FastText
Tutorial Section
FastText
Learn how Facebook's FastText improves upon Word2Vec by utilizing subword information (character n-grams) to handle Out-Of-Vocabulary words.
FastText: Subword Embeddings
Created by Facebook's AI Research (FAIR) lab in 2016, FastText is an extension of the Word2Vec model.
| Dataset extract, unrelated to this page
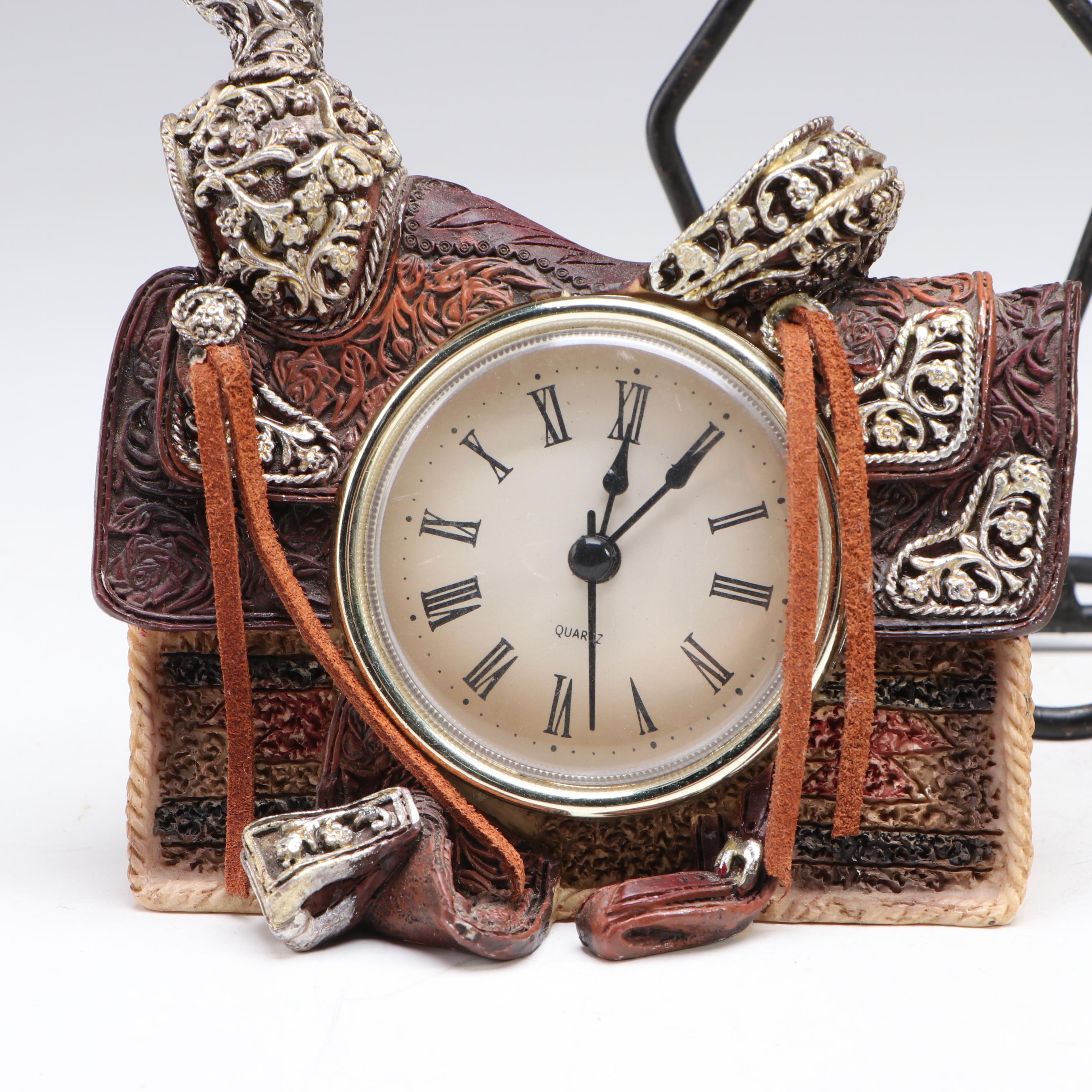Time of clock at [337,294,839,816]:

While Word2Vec and GloVe treat every word as a distinct, atomic entity, FastText breaks words down into smaller pieces called character n-grams.
The Subword Breakdown Example
How does FastText view the word "apple" using an n-gram size of n=3?
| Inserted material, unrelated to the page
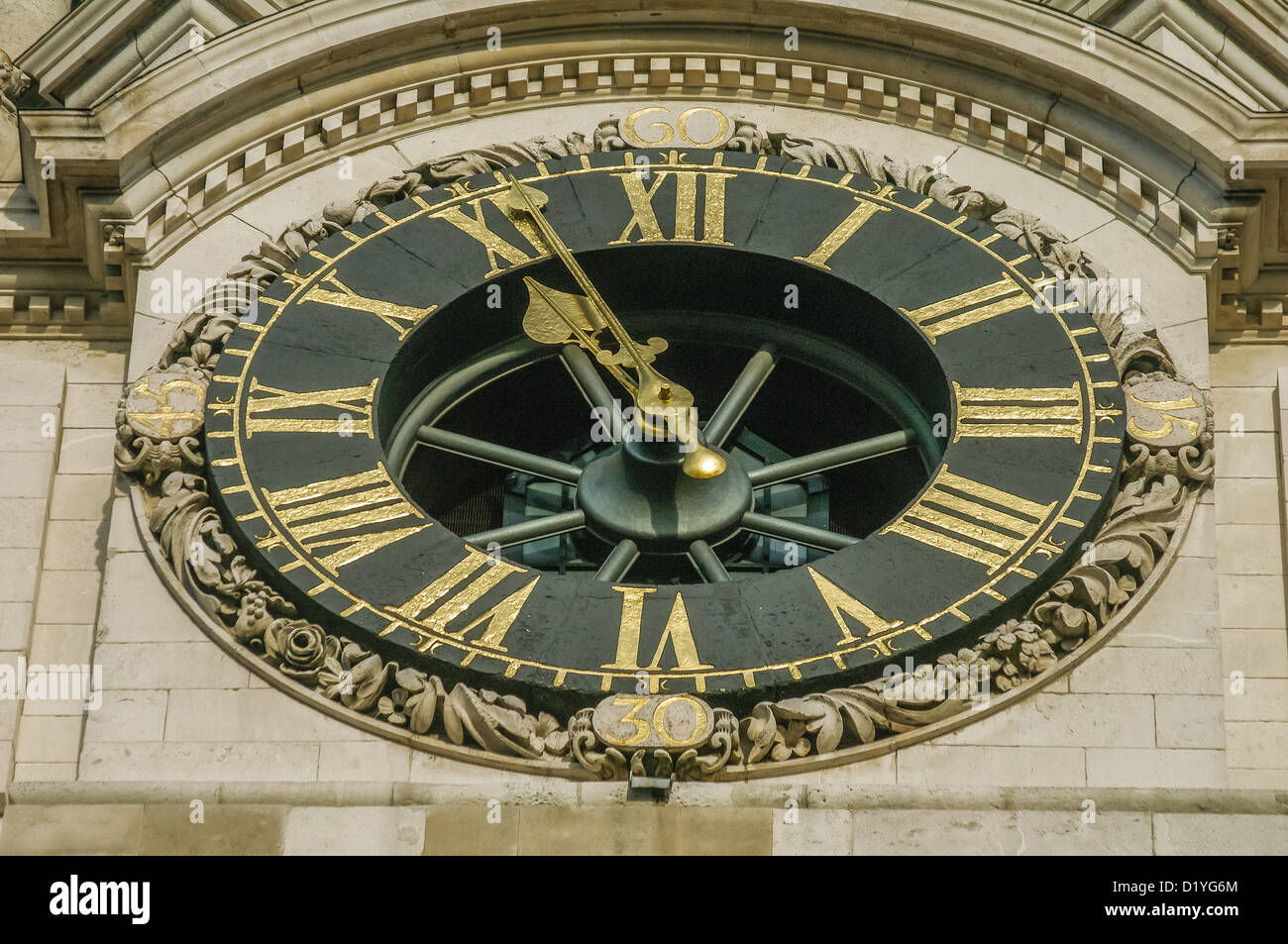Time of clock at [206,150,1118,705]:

FastText adds special boundary characters < and > to denote the beginning and end of a word.
Word: <apple>
N-grams (n=3): [ "<ap", "app", "ppl", "ple", "le>" ]
N-grams (n=3): [ "<ap", "app", "ppl", "ple", "le>" ]
The final embedding for "apple" is the sum of the embeddings of all these little n-grams (plus the embedding for the whole word itself)!
Why is this Revolutionary?
- Handles Typos: If a user types "appple", Word2Vec completely crashes because it has never seen that word. FastText succeeds because "appple" shares 80% of its subword n-grams with "apple".
- Solves the OOV Problem: It can generate embeddings for Out-Of-Vocabulary (OOV) words it has never seen before, by summing their character parts.
- Great for Morphological Languages: Highly effective for languages like Turkish or Finnish where words are formed by gluing together many suffixes.
Gensim FastText Implementation
from gensim.models import FastText
corpus = [["hello", "world", "this", "is", "nlp"],
["machine", "learning", "is", "awesome"]]
# Train FastText
# min_n and max_n control the character n-gram sizes
model = FastText(sentences=corpus, vector_size=10,
window=3, min_count=1, min_n=3, max_n=6)
# The model has never seen "learnings", but it can
# calculate a vector anyway based on "learn" + "ing" + "s"!
oov_word = "learnings"
# This works perfectly, unlike Word2Vec!
vector = model.wv[oov_word]
print(f"Vector for {oov_word} generated successfully!")